Newspaper headlines: PM 'no quitter' and memories of the 'people's princess'
Theresa May's assertion that she's "not a quitter", and plans instead to lead the Conservatives into the next election, is the lead story for several of the newspapers.
The Guardian says her pledge could "reignite anger" among Tory MPs, who have been led to believe she would stay on only until the end of the Brexit talks.
The paper suggests Mrs May is trying to "stamp her authority" on the party ahead of a number of tough battles in Parliament this autumn.
The Times agrees that having survived the summer without a leadership challenge, an emboldened prime minister is starting to look beyond Brexit.
According to the paper's political editor Francis Elliott, Mrs May is "hanging tough" - and she's not going without a fight.
For the Daily Telegraph, the surprise announcement was a "radical departure" from her previous statements where she said she would only stay for as long as she was wanted.
The paper points out the parallels with Margaret Thatcher, who vowed in 1987 to "go on and on", only to be ousted three years later.
Her strategy of "throwing down the gauntlet to her rivals" could backfire, the paper says, and "reignite plots to challenge her".
The Financial Times believes the prime minister's comments could prompt an early leadership election.
The Daily Mail reports that her announcement will "shock Westminster" and leave many of her backbenchers "stunned", but in an editorial, the paper says it's time for the party to rally behind her.
The Daily Express agrees that a "defiant" prime minister, who's in it for the long haul, is "precisely what this country needs".
The other story dominating the newspapers is the 20th anniversary of the death of Princess Diana.
On their front pages, both the Sun and the Daily Mail juxtapose photographs of a young Prince William and Prince Harry outside the gates of Kensington Palace in 1997, with pictures of them standing in the same spot on Wednesday.
For the Daily Mirror, their impromptu visit to the Palace gates to look at the tributes to their mother had "heart-rending echoes" of 20 years ago.
A quote from Prince Harry - "all of us lost somebody that day" - is the headline in the Daily Telegraph.
The Times reports on the fallout from the resignation of the Scottish Labour leader, Kezia Dugdale, claiming the "Corbynistas are set for a power grab" in the race to replace her.
The Guardian says tensions with the party leadership in London "helped" her decision to quit.
The i newspaper says claims she was hounded out by the hard left are exaggerated and the possibility of her standing down had been talked about for a while.
"Hard slog, negligible progress" is how the Financial Times sums up the third round of Brexit talks between the UK and the EU this week.

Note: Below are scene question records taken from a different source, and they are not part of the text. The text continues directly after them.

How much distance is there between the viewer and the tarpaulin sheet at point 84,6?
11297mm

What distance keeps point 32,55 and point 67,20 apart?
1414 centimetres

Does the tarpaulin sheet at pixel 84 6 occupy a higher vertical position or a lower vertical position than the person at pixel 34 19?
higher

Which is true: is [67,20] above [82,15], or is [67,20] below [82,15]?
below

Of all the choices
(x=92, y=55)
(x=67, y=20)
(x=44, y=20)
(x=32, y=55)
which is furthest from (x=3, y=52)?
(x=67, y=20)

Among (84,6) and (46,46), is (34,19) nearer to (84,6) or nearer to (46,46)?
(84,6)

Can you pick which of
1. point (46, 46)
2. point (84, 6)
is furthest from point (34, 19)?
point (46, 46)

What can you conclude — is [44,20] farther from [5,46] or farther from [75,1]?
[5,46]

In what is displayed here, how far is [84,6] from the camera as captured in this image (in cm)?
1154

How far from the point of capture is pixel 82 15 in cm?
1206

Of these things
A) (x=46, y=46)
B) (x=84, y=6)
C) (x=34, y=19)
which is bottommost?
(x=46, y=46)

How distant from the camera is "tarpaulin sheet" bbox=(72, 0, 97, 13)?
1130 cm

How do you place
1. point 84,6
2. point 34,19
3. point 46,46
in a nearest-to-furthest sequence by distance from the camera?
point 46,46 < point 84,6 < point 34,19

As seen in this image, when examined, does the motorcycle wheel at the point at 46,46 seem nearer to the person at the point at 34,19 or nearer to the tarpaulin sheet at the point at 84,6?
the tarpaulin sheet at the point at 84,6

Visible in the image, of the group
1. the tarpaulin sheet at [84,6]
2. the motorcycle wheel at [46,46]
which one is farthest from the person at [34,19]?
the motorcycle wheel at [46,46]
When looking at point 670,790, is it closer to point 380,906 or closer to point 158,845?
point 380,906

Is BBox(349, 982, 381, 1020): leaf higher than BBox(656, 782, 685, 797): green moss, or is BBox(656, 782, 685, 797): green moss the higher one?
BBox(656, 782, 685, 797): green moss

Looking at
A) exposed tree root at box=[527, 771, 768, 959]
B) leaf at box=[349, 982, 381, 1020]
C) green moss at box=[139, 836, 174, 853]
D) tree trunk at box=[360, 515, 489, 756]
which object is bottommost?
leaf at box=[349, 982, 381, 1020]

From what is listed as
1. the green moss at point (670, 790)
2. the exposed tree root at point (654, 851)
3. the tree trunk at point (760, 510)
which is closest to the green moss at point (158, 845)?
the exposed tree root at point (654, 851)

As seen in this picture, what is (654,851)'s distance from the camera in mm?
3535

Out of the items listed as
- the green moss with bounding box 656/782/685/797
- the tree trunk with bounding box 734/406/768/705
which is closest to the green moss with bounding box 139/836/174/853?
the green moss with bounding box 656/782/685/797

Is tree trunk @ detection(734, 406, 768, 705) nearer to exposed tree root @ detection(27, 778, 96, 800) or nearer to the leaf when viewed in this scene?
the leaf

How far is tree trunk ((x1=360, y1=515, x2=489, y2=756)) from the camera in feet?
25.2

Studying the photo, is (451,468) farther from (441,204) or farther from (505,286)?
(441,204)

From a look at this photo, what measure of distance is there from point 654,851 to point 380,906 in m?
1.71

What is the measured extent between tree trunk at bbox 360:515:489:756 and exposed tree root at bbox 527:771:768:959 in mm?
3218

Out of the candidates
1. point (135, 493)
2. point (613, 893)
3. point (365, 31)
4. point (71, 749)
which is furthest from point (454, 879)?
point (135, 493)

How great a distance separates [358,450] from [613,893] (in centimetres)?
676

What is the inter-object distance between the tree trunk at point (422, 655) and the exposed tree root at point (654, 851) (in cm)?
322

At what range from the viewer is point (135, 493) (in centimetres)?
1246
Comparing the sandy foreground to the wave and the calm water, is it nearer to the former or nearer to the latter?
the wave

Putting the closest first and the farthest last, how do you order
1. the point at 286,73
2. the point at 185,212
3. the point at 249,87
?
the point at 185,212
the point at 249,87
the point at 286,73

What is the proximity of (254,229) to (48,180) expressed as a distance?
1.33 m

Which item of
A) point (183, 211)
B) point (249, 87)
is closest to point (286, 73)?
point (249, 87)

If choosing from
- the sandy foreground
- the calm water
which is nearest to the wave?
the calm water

The paper says the two sides "danced around the biggest obstacles", making headway on only a handful of issues and deliberately holding back their strongest political cards for a showdown later this year.
The Daily Telegraph reports on the "fury in Brussels" where EU Brexit negotiators were apparently left "flabbergasted" after their British counterparts spent three hours rebutting the EU's demands for a divorce settlement.
Looking ahead to what's expected to be a "frosty" joint news conference later, the paper says the talks are on course for an "acrimonious impasse".
The Financial Times reveals that the NHS is planning to pay recruitment agencies up to £100m to boost the number of GPs in England.
The paper says around half of the 5,000 new doctors promised by Health Secretary Jeremy Hunt will be recruited from overseas.
The agencies will then earn about £20,000 in fees for every GP they hire.